Tip 8. Communication after the promotion. The promotion ends, interaction with the audience continues.
Post a photo of the prize being handed over; ask the winner to record a short video or make a text post. This post will surely get shared — that's one.
The part of the audience that missed the promotion, having appreciated the result, will follow the next activities more closely — that's two.
In addition, it makes sense to write thank-you emails for participating; this will reduce the follower churn that happens after a promotion finishes.
Tip 9. Don't work "from a stencil." Social networks are a separate communication channel.
There's no point copying onto this channel promotions that were run, for example, on the website, or in the company's offline store/café/salon.
Plan original promotions so as not to become "stale" to your audience.
A person is hardly going to want to share with friends information about a promotion they're seeing for the tenth time.
Tip 10. Choose the best time to publish the promotion. On social networks you can track the time when the audience is online.
There are two opinions about when it's better to publish posts announcing the start of a promotion: when most of the audience is online, and when most of the audience is offline.
Adherents of the first option say this: we'll choose the time when our audience (and one similar to it by parameters) is online, and show them the post.
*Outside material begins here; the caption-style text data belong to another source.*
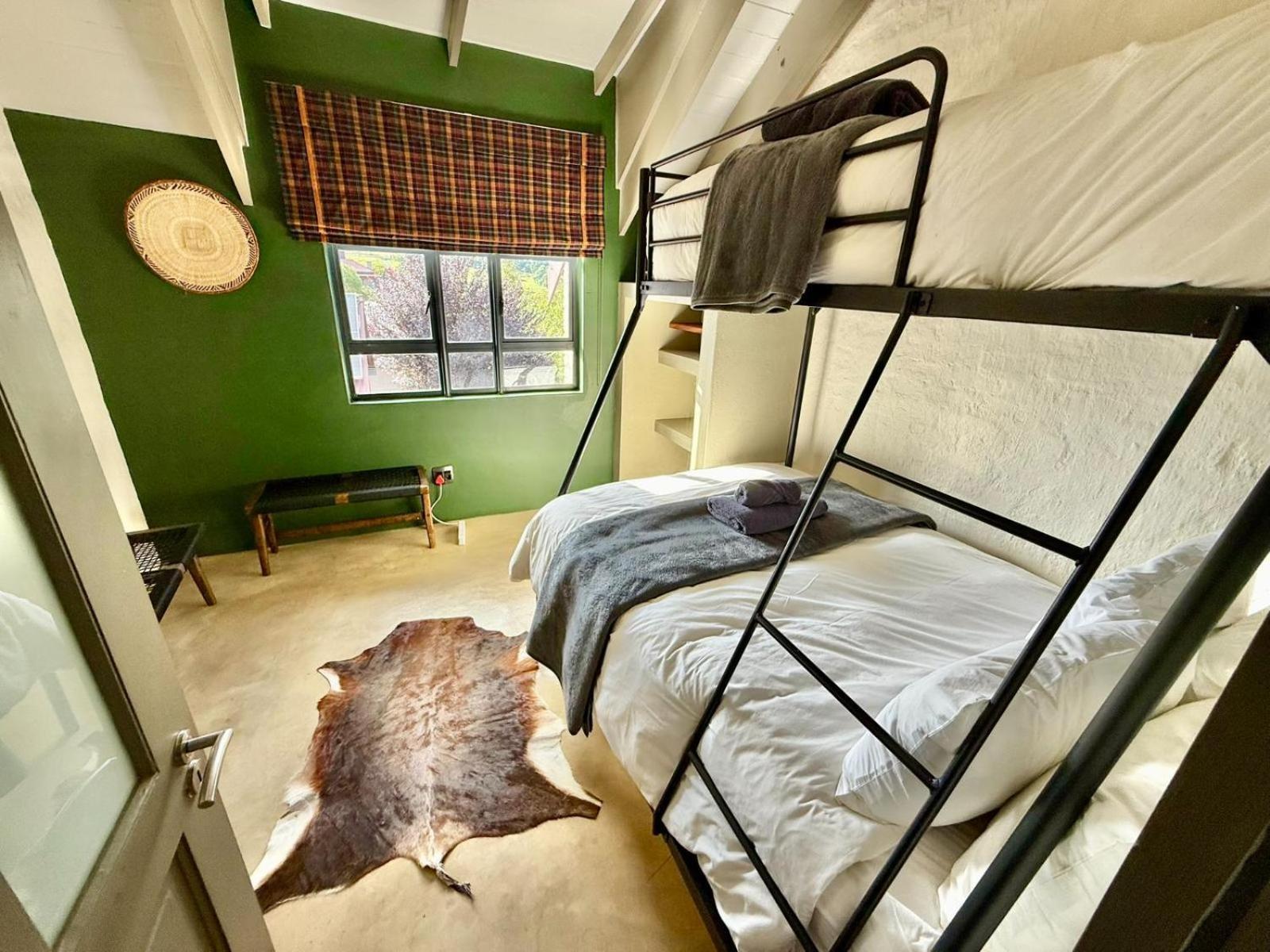 Stone Creek Mountain Lodge Дълстроом Стая снимка
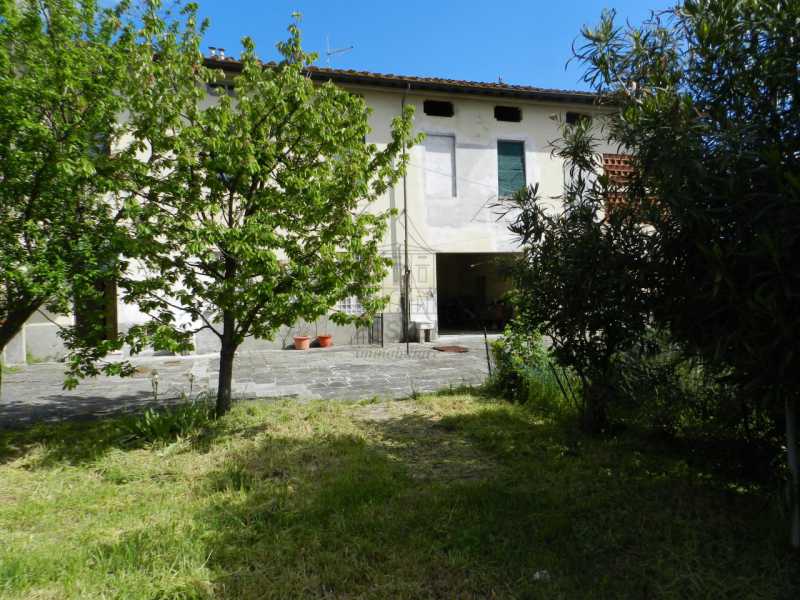 Casa Semi indipendente in Vendita ad Lucca - 295000 Euro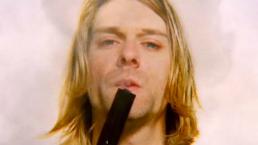El primer adelanto del documental de Kurt Cobain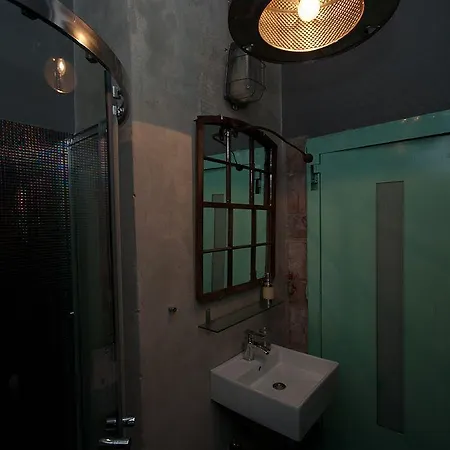 Loft Sen Pszczoly *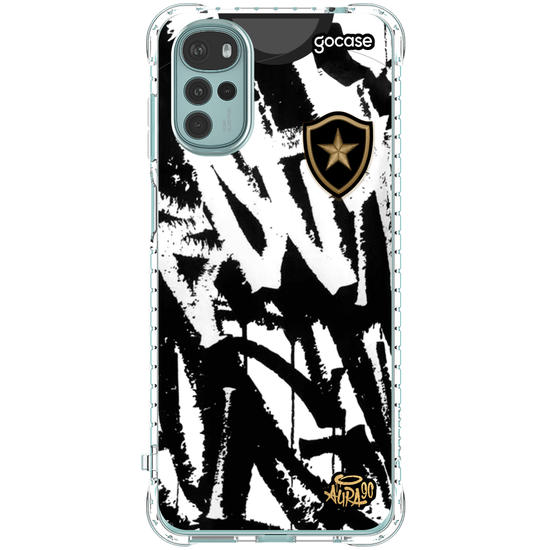 Capinha para celular  Botafogo - Uniforme 4 2025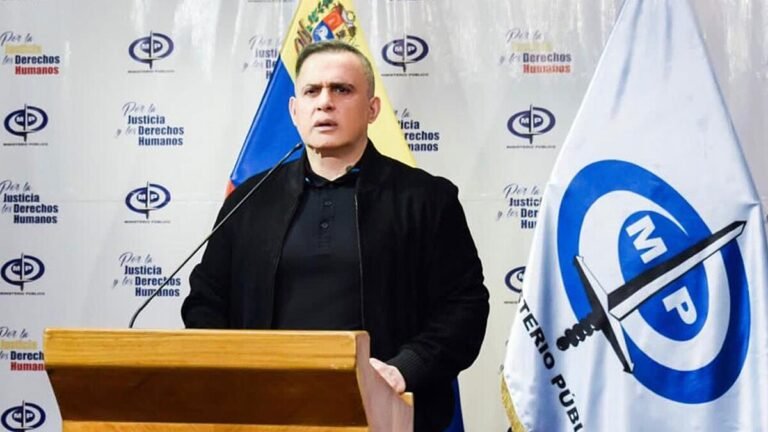 Venezuela abre la puerta al diálogo directo Maduro-Trump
The reach will be huge.
Adherents of the second option counter: when there are many users online, dozens, if not hundreds, of posts are published every minute.
Your promotion will simply get lost among them — it's tough informational competition. We'll take a different path.
We'll publish the post at night, early in the morning, or on Sunday. Our audience, as soon as they're online, will see it.
And here's what the specialists at Rusability found in 2018 regarding the best time to publish posts, based on analyzing reactions to 295 publications in their own group.
Follower reach turned out to be widest in the second half of the day, from 3 to 6 PM, with a peak between 5 and 6 PM.
Try it, analyze your audience's behavior, and choose the optimal time to launch a promotion.
Recommended reading:
Instead of a conclusion
We keep working with social media.
We rely on successful experience.
We add promotions to the promotion strategy.
We grow a loyal audience starting today!
…But the main thing that will make a promotion go viral, increasing reach exponentially, is an original and timely idea.
An example of a very successful non-commercial promotion is the group-promotion (an "anti-gloom flash mob") "Izoizolyatsia" on Facebook.
Created at the end of March 2020, aimed at those bored in quarantine/self-isolation, the group within 2 weeks reached almost 400,000 members.
The posts placed in the group gather an incredible number of reactions.
The owners of the group-promotion need to think about how to monetize the huge audience.
And it's important for businesspeople to take this experience into account when developing ideas for original promotions.
From life experience: to search for ideas, use keyword statistics for your topic, group them creatively, and look for hints.
This method of generating ideas definitely works!
Facebook and Instagram are active social media; by working with them skillfully, you can solve a whole pool of tasks: from drawing attention to a brand to growing sales and business profitability.
Write promotions into your marketing strategy if they aren't there yet.
They will definitely add variety to it, bring liveliness, and help maintain a good level of audience engagement on social media.
Discounts, gifts, contests, cross-marketing can become an excellent source of traffic to the company's pages.
And without traffic, there will simply be no one to sell your product to.